Yeah, double post... I'm forewarned... ;)

......What?

Um.. theres nothing clear about this, it's still 50/50 to me. I'd like to see them do it 1 million times.

There's no reason for the other door to now worth 99 out of 100 while the one you picked is 1 out of 100. The one you picked could be worth the 99/100 and the other one worth 1/100 with that kind of logic.


Also, the obvious answer to this riddle is to get a heartbeat monitor.

Yea, it sounds stupid...

What if the combination was:

Door 1: BMW
Door 2: Goat
Door 3: Goat

?

No, IMO, when a door is opened, the problem is restated anew. You start with 3 doors, one of which is the correct door there is a 33% possiblity of any given door being the right one. You then open 1 of the doors showing that nothing is behind it. You now have 1 door with a 0% possibility of being right and 2 doors each with a 50% chance of being right. The fact that you picked in the first place is inconcequential if they don't open the door you picked.

Possibilities:
1 (no car when they open door 3)
2 (no car when they open door 3)
3 (find car when they open door 3)

If you always pick door 1 and they always open door 3, there is a 1/3 possibility that the car is behind that door. Since you said that that case never happens, the only real possibilities are that the car is behind door one or door two, thus your odds of either being correct is 50%

Yeah, I'll have to go against you on this one titus, it's 50% chance if it's not behind door 3.

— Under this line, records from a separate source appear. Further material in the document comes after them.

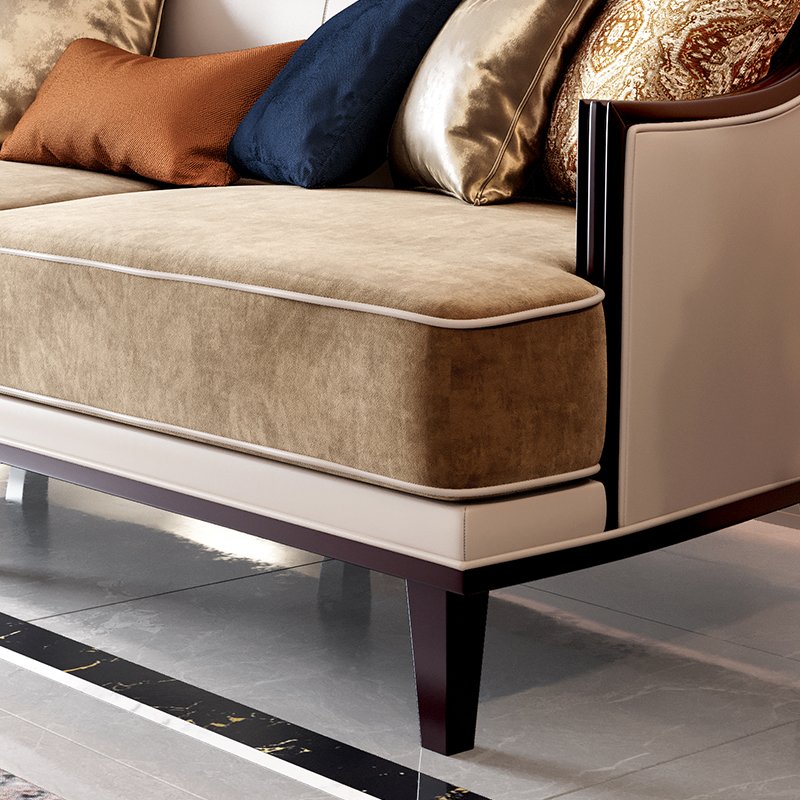 Hotel Furniture Room Sofa American Luxury Royal Style Leather Solid Wood Sofa Modern Design Furniture Curved Sofa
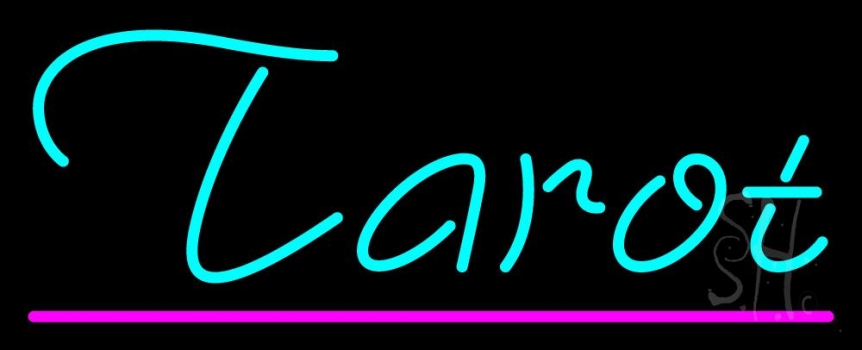 Turquoise Tarot Pink Line Neon Sign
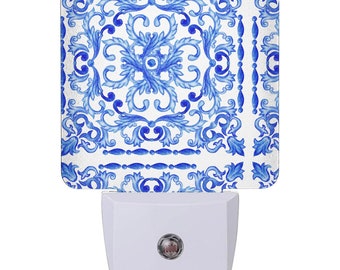 Azulejos Portuguese Tiles Print- LED Night Light Plug in / Light Sensor with Dusk to Dawn Sensor / Bedroom / Nursery / Hallway / Bathroom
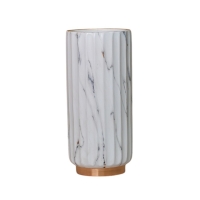 Vase en céramique couleur marbre blanc H27 cm
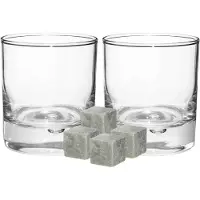 Secret De Gourmet whiskyglazen - set 6x stuks 300 ml - en 9x whisky ijsblokstenen - Cadeau set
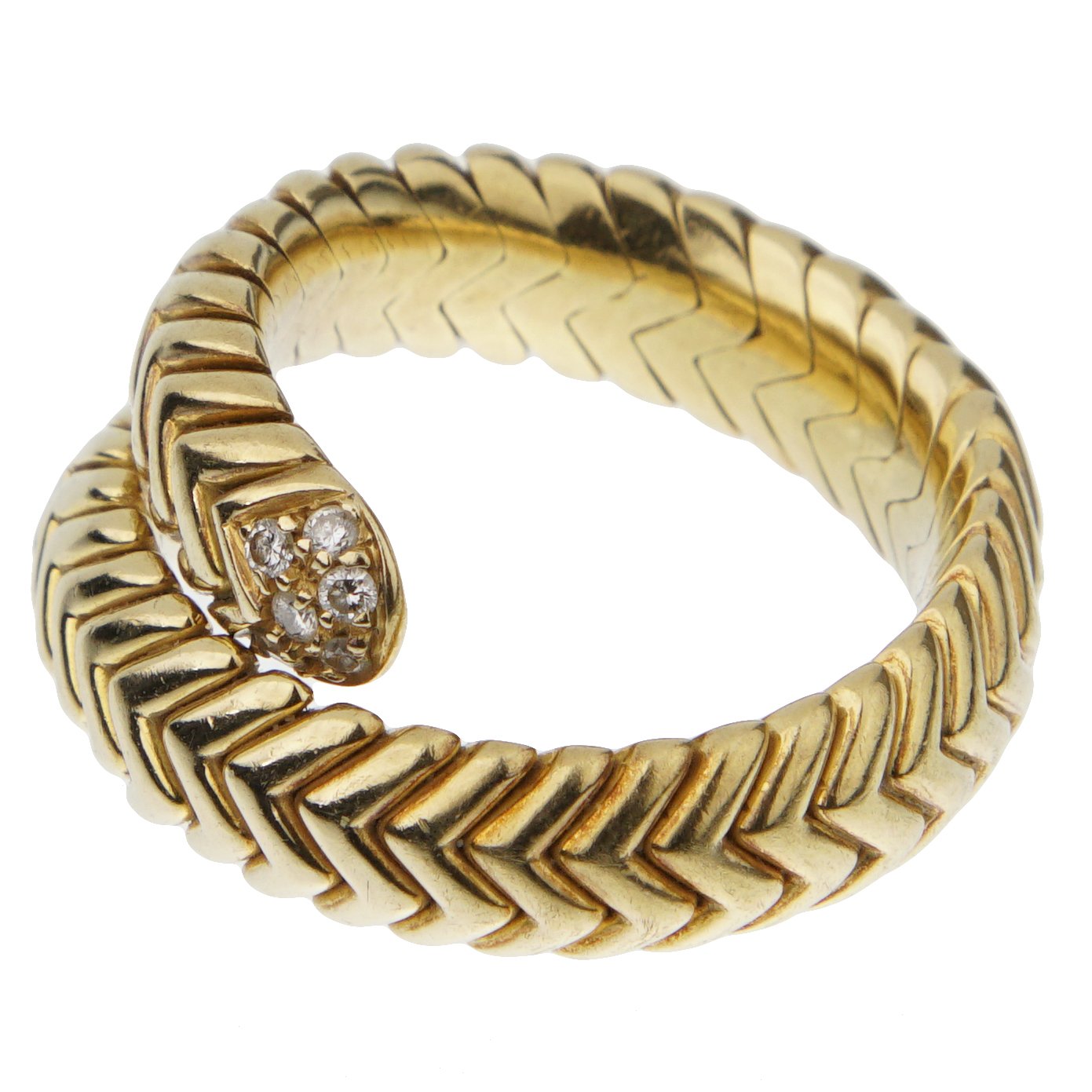 Bvlgari Spiga Vintage Diamond Wrap Cocktail Yellow Gold Ring Sz 6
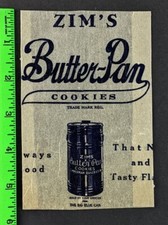 Vintage 1930's Zim's Butter Pan Cookies Graphic EMPTY Trimmed Wrapper picture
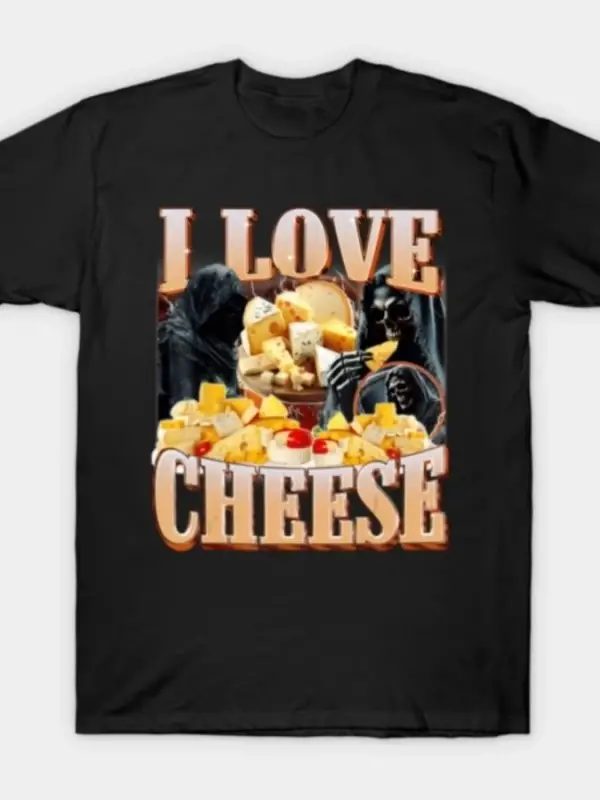 Peyniri Seviyorum Komik Yemek Sever Alıntı Tasarım T-shirt Erkekler Kadınlar Için % 100% Pam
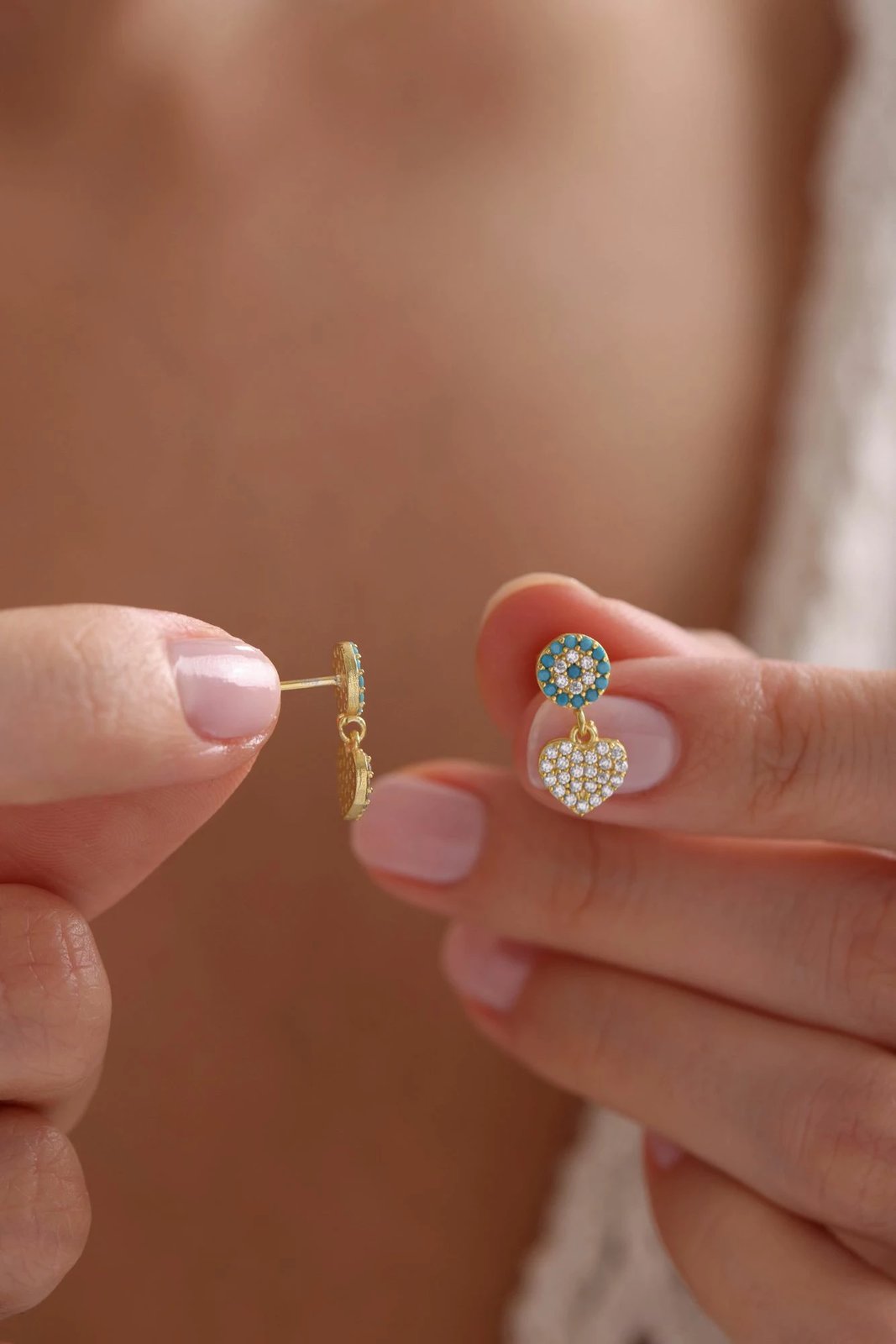 Vathë argjendi Jumeon, ngjyrë ari dhe turquoise, NRZ999977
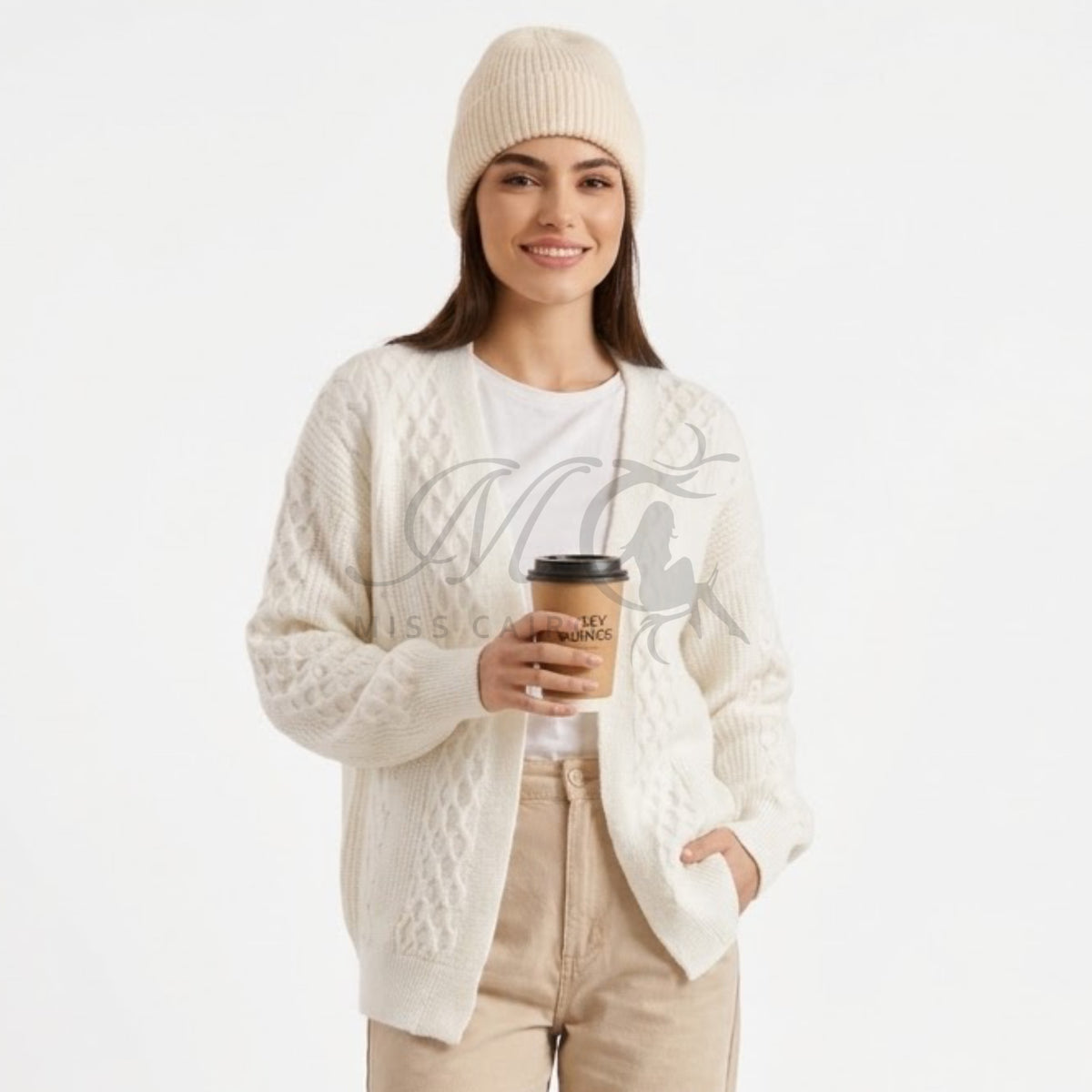 Knit cardigan jacket.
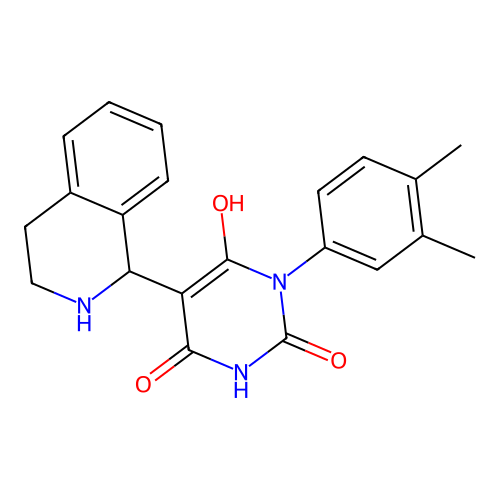 1-(3,4-dimethylphenyl)-6-hydroxy-5-(1,2,3,4-tetrahydroisoquinolin-1-yl)pyrimidine-2,4-dione structure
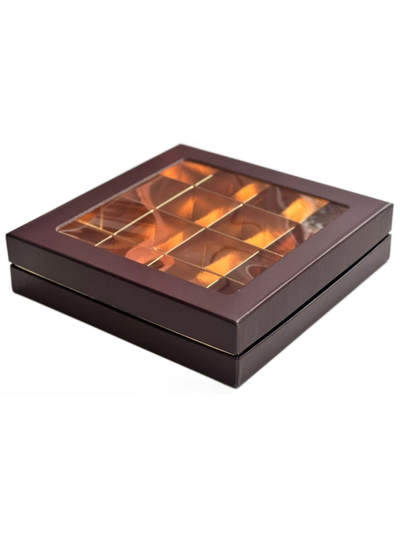 Коробка для 16 конфет ПРЕМИУМ с/о (шоколад/золото), 180*180*45мм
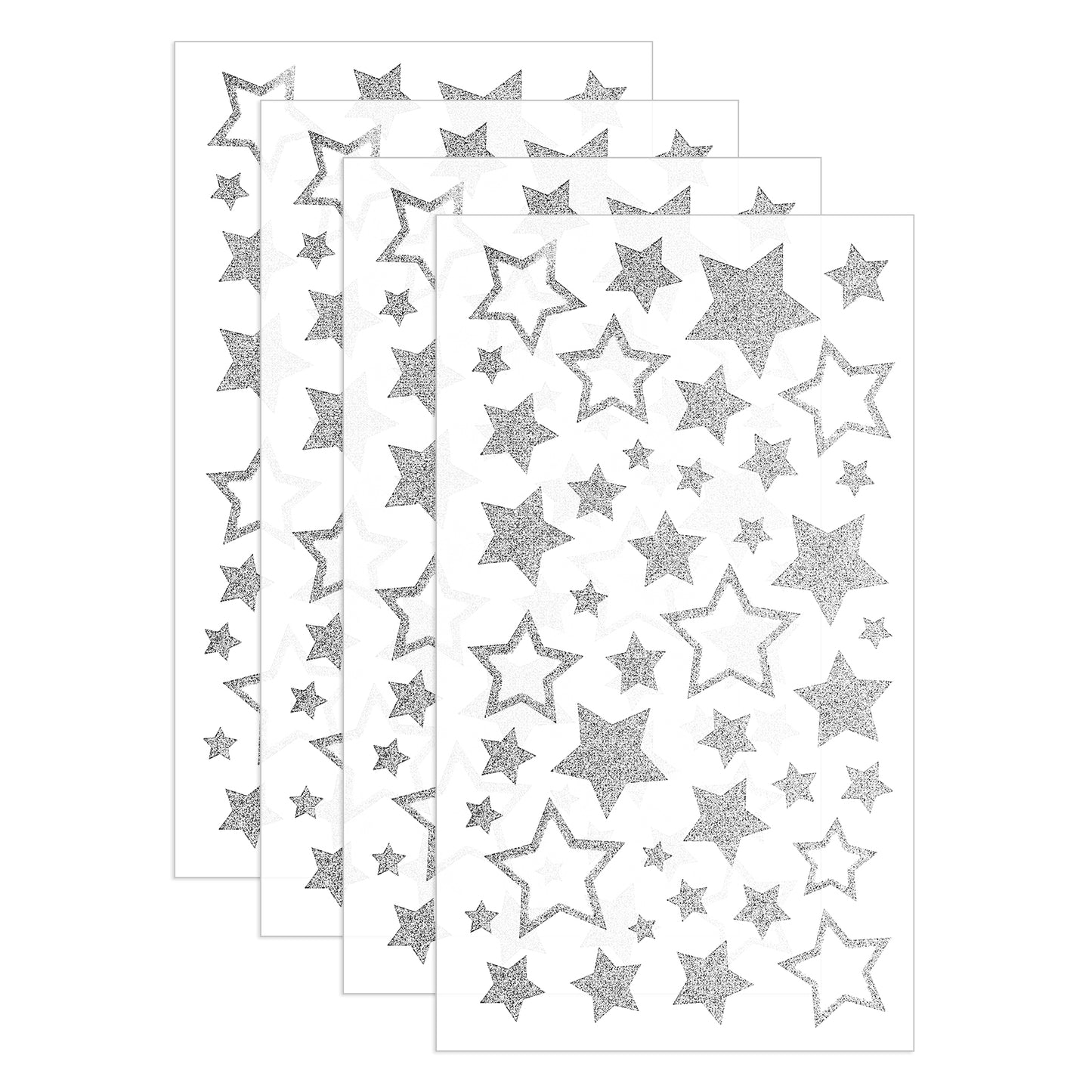 ZEYIYER 4 Sheets Silver Star Stickers, Glitter Stars Stickers Self-Adhesive Star Assorted Labels Shiny Reward Star Sticker, Star Decals for Crafts Christmas Scrapbook Gifts Classroom Decoration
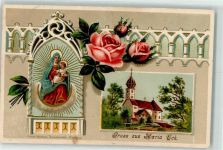 83313 W8227 Maria Eck , Kr Traunstein, Oberbay Prägedruck Madonna Wallfahrtskirche Rosen Stempel Maria Eck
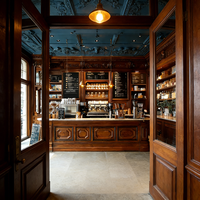 Comptoir de café commercial en bois de luxe au design vintage pour boulangerie, avec rangements intégrés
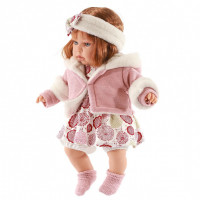 Кукла Валентина в розовом озвученная (мама, папа, смех), 37 см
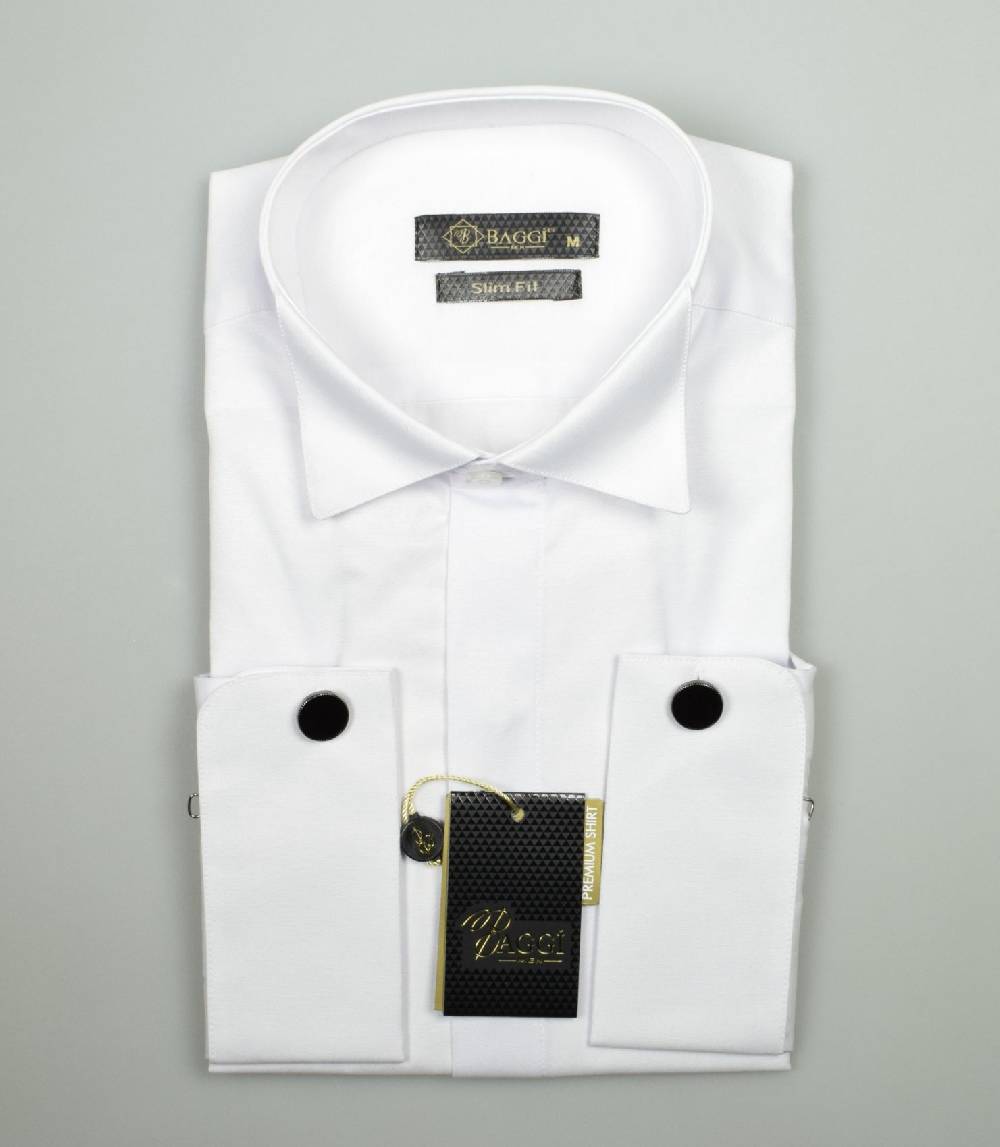 Baggi Camicia da cerimonia slim fit baggi collo diplomatico In Saldo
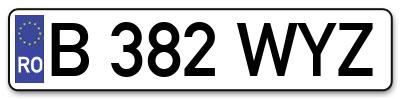 Placuta inmatriculare numar auto  B-382-WYZ, B 382 WYZ, B382WYZ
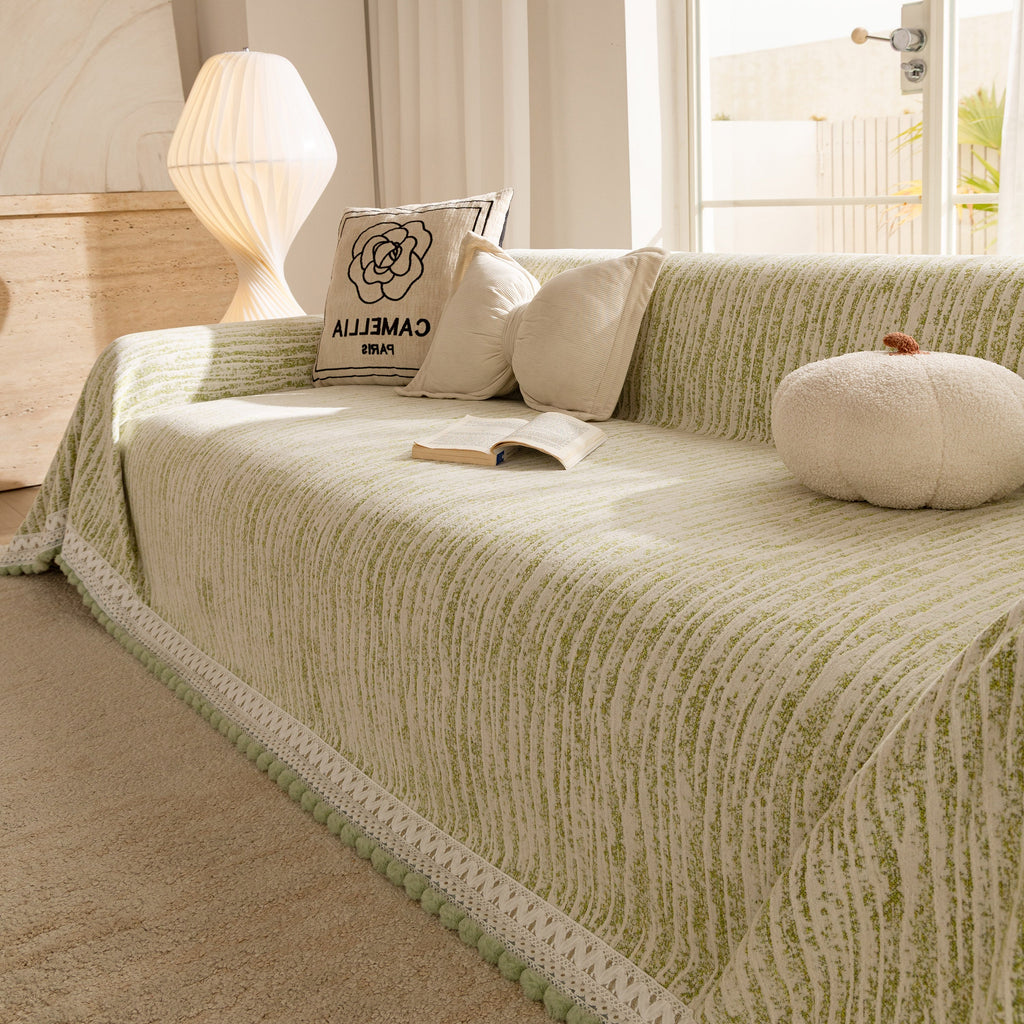 Lace Trim Pom Pom Tassel Edge Slipcover, Durable Furniture Cover for Pets Couch Sofa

I am gonna go with K_A, because this example doesnt work. Probability becomes a bit ineffective with a crooked game show host looking behind the doors. However, shows want you to win, because they don't have to give you the car, the sponsor does, but when people win more people watch the show. I would switch.

WW is my hero. Since he posted, my opinion is further strengthened, because no one reads my posts anyway.

I think the 2/3 possibility stems from the original chances, they are just stating it from that point in the hypothesis.